Введя ларингоскоп в рот Мартину, я с силой надавила ему на грудь, чтобы переместить вес его тела к горлу. Вот они, голосовые связки – ворота в трахею, прямой выход к легким. Все просматривалось как на ладони. Протолкнув туда трубку, я закачала воздух в манжету и подключила пациента к портативному аппарату для искусственной вентиляции легких. Ну вот и все. Теперь Мартин готов для перевозки в рентгенооперационную, где ему разблокируют коронарную артерию.
В ходе всей процедуры мой знакомец-реаниматолог сделал только два комментария – и произнес их так тихо, чтобы услышала я одна: «Все идет как надо» и «Ты просто умница».
В ту минуту мне очень нужно было поверить в себя – и не поддаться ужасу, готовому охватить меня в любой момент. Сейчас, оглядываясь назад, я понимаю: реаниматолог, сказавший эти добрые слова, отлично знал, что именно в них я нуждалась больше всего. Думаю, мы, врачи, на работе постоянно зашифровываем свой страх, называя его как-нибудь по-другому: опасением, обеспокоенностью, осознанием серьезности ситуации, возбуждением, неуверенностью. Любое из этих слов мы запросто допускаем в своем обиходе – но только не слово «страх». Мне часто приходится возвращать пациентов с того света, и в такие минуты единственным свидетельством моего страха выступают капельки пота, медленно стекающие у меня по спине. А иногда, уже сняв перчатки, я поражаюсь тому, как взмокли ладони. Порой мне и правда удается одурачить себя.

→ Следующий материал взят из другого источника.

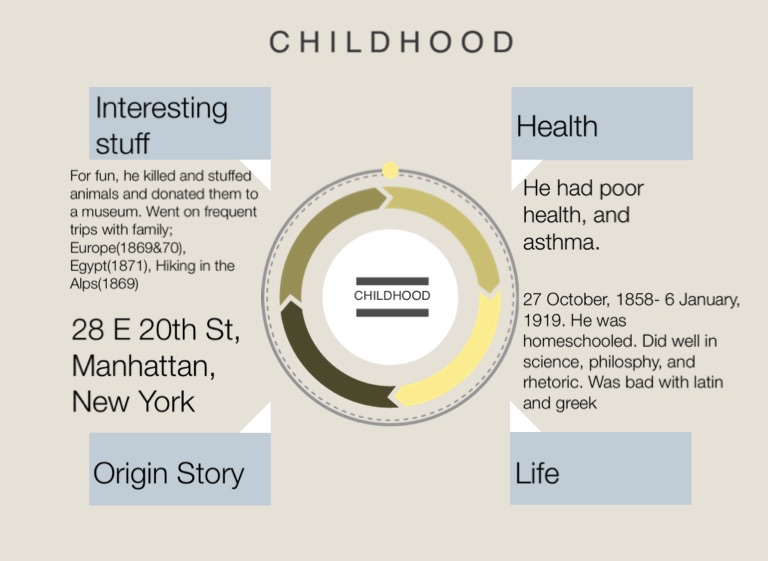 CHILDHOOD

Interesting stuff

For fun, he killed and stuffed animals and donated them to a museum. Went on frequent trips with family; Europe(1869&70), Egypt(1871), Hiking in the Alps(1869)

28 E 20th St, Manhattan, New York

Origin Story

CHILDHOOD

Health

He had poor health, and asthma.

27 October, 1858- 6 January, 1919. He was homeschooled. Did well in science, philosphy, and rhetoric. Was bad with latin and greek

Life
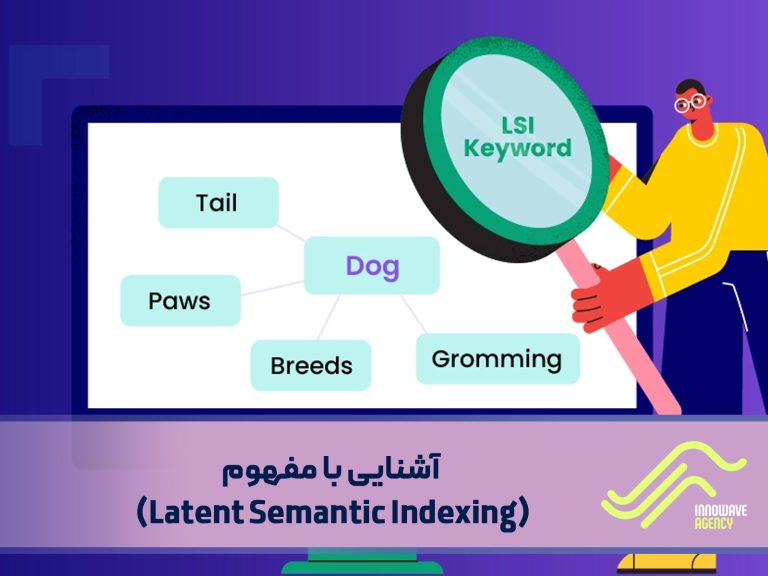 LSI Keyword

Tail

Dog

Paws

Breeds

Gromming

آشنایی با مفهوم
(Latent Semantic Indexing)

INNOWAVE
AGENCY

Трубку из Мартина я извлекла в ночную смену пару суток спустя. После этого он перенес еще несколько тяжелых дней, но в итоге выкарабкался и вернулся к своей обычной жизни – к жене и двум лабрадорам, которых пообещал отныне выгуливать каждый день. Когда приходит время извлекать из пациента трубку – сам он к этому уже не просто «готов». Проклятый пластик раздражает горло, глаза слезятся от постоянного дискомфорта, и бедняга не перестает сражаться с этой штукой у себя внутри, пока не получит очередную дозу снотворного. Я наклоняюсь к Мартину так, чтобы мое лицо оказалось перед его глазами, и говорю: «Не волнуйтесь, сейчас мы достанем из вас эту трубку». Его огромные глаза умоляют меня, и я ощущаю, как все неподъемное бремя его доверия взгромождается на мои плечи. Но я воспринимаю это как привилегию. Я помню, как вытаскиваю из него трубку, слышу его хриплый голос, этот смачный западный акцент – и думаю, как же классно это звучит. Странное чувство – переживать с кем-нибудь вдвоем нечто очень важное, пусть и по-своему для каждого, но так и не завязывать никаких отношений. Да что говорить – я ведь и голоса Мартина до тех пор не слыхала ни разу.
Впрочем, пред ликом страха я робела и посильнее. Как писал Джордж Элиот, «мы автоматически произносим слова, но не постигаем их смысла: за познание приходится платить собственной кровью и тончайшими фибрами нервов»[1]
. С первого дня моей работы я знала о принципе «не проводить сердечно-легочную реанимацию» (НПСЛР)[2]. Знала, откуда он появился, что означает и когда его следует применять. Но, уже с тремя годами врачебной практики за плечами, я вдруг зависла над пациентом, разрываясь между ним и принципом НПСЛР, и страх заставил меня усомниться во всем, что я когда-либо знала.